Во всём мире такие системы имеют изъяны, система то работает, то нет, иногда они дают ложноположительный ответ — и всё это можно отследить. Но желания, очевидно, нет.
Борис Кагарлицкий
Мэрия фактически ушла из-под контроля Мосгордумы. Они боятся даже не голосования – они боятся обсуждения происходящего. Слово «эксперимент» просто является способом избежать контроля. По сути этот никакой не эксперимент.
Сергей Росс
Весь мир понимает, что технология потенциально опасная, развитые страны работают над тем, чтобы ограничить её применение. Во многих городах Штатов, например, введён запрет на подобную систему. Европарламент предлагает запретить её и в ЕС.

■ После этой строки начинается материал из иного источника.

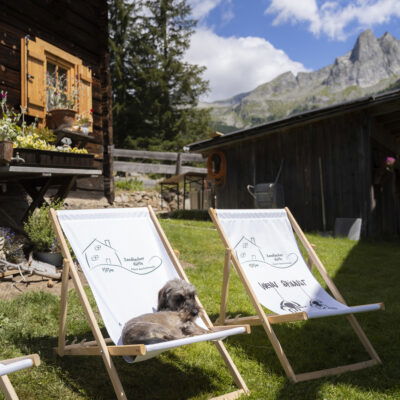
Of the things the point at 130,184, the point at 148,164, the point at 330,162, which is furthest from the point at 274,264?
the point at 148,164

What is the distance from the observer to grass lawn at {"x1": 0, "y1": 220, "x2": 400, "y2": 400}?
8.35ft

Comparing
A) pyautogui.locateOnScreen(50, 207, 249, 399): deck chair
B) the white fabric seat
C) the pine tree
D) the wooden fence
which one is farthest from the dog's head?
the pine tree

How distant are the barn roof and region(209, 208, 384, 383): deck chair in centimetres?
541

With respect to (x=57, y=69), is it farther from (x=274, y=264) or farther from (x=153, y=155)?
(x=153, y=155)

Есть здравая инициатива применять её, но разделив на сценарии (например, не использовать на улицах, кроме как по ордеру). В России возможные ограничения даже не обсуждаются.

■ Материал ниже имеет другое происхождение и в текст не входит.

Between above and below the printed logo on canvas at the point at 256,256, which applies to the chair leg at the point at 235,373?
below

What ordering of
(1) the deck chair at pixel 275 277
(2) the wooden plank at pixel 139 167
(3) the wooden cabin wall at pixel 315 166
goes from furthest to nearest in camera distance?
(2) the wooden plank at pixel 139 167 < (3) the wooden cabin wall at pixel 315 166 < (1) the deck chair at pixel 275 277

Где грань между полезными и вредными технологиями? Ответ, основанный на здравом смысле, возможен, когда есть каналы обратной связи. У нас их нет.

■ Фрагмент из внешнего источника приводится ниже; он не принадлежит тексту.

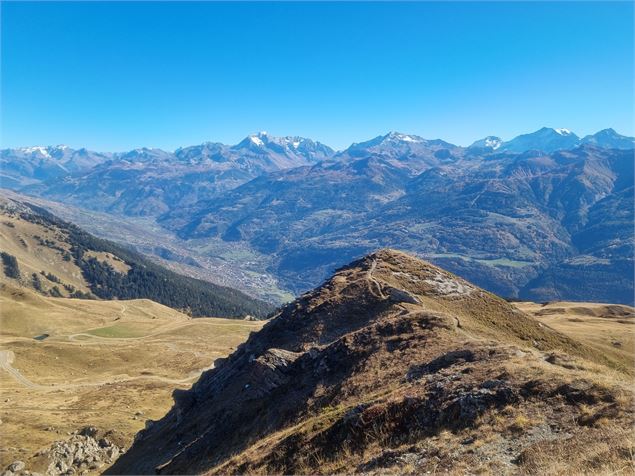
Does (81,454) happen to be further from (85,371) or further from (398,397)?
(85,371)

Если идёт технологический эксперимент, должна быть чёткая техническая составляющая, связанная с программным кодом. Его надо бы выложить, показать, чтоб усовершенствовать. Но всё осталось внутри. Это технологический черный ящик.
При Совете Европы есть отдельный орган – Консультативный совет, который разработал рекомендации в отношении конвенции по защите физлиц в плане обработки персональных данных (Россия эту конвенцию ратифицировала в 2001-м). Там пять основных принципов, это минимальные требования к законодательству о системе распознавания лиц:
• подробное объяснение примеров использования и его целей;
• надежность и точность используемого алгоритма;
• срок хранения использованных фотографий;
• возможность проверки этих критериев;
• отслеживаемость процесса.
В итоге в Эстонии, например, ты в любой момент может узнать, кто и на каком основании запрашивал твои персональные данные, это отображается в их аналоге госуслуг.
В Эстонии ты в любой момент может узнать, кто и на каком основании запрашивал твои персональные данные
Собянин говорит, что система видеонаблюдения призвана уменьшить преступность. Но научные исследования показывают, что наличие камер видеонаблюдения может снизить преступность в лучшем случае на 7%. По распознаванию лиц никаких исследований нет. На это выкидываются миллиарды, а почему мы делаем так, а не иначе – нет даже публичной дискуссии. И непонятно, кто и как оценивает результат эксперимента, каковы критерии успеха-неуспеха.
Чтоб пробить чей угодно маршрут по камерам, достаточно заплатить около 10 000 рублей. Но нет юридических стандартов, позволяющих привлечь тех, кто поспособствовал утечке данных. От уязвимости системы не застрахованы и сами власть предержащие, она опасна для всех. Возможно, эта простая мысль сподвигнет их задуматься о введении общих стандартов.